• [Entries shown]:
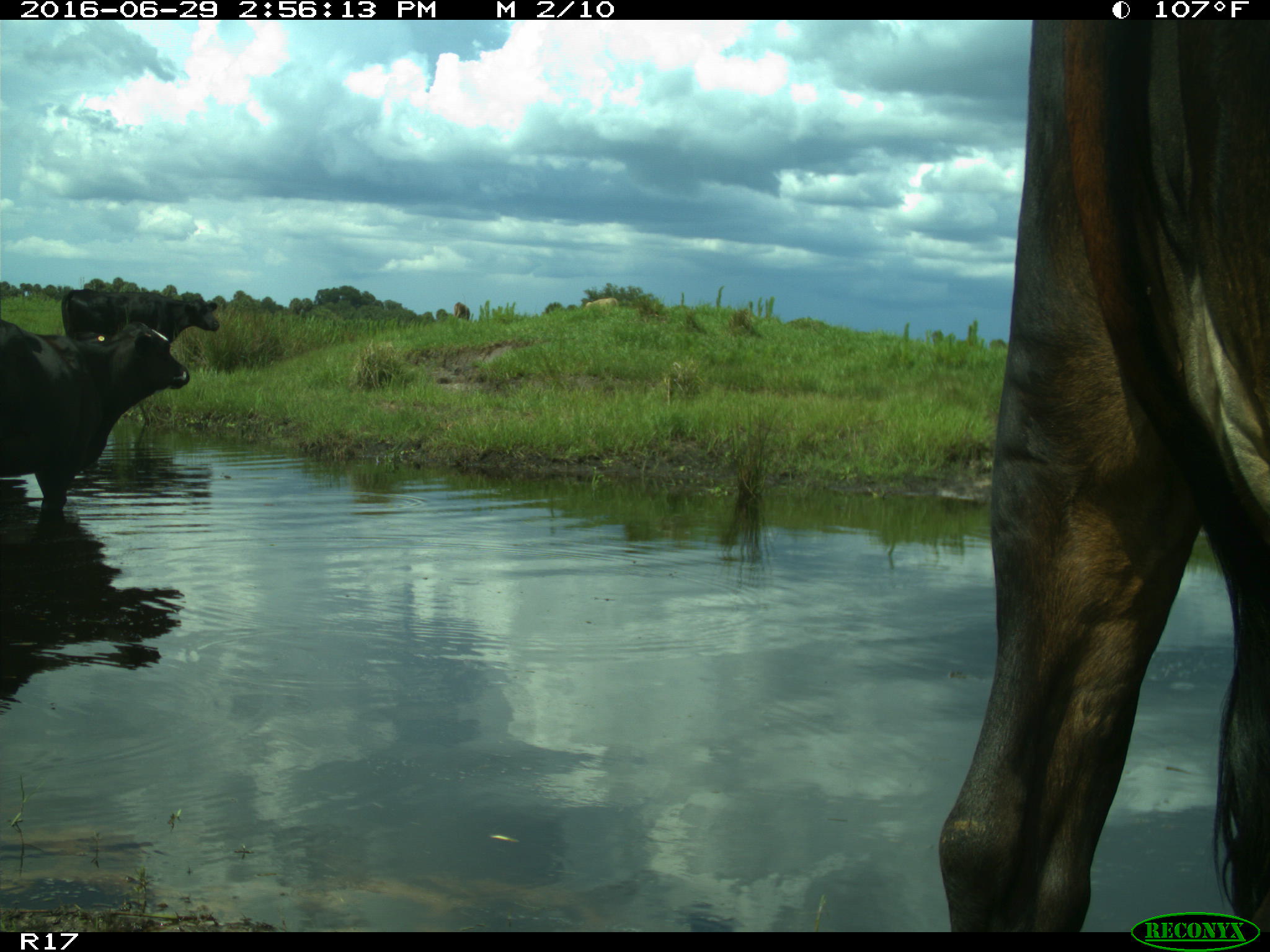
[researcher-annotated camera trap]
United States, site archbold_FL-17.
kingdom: Animalia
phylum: Chordata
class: Mammalia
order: Artiodactyla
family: Bovidae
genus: Bos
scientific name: Bos taurus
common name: domestic cow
Bos taurus (domestic cow).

• [What the task requires]: Go through the listing and restate each line word for word, leaving out the pictures.

• [Solution for this exercise]:
[researcher-annotated camera trap]
United States, site archbold_FL-17.
kingdom: Animalia
phylum: Chordata
class: Mammalia
order: Artiodactyla
family: Bovidae
genus: Bos
scientific name: Bos taurus
common name: domestic cow
Bos taurus (domestic cow).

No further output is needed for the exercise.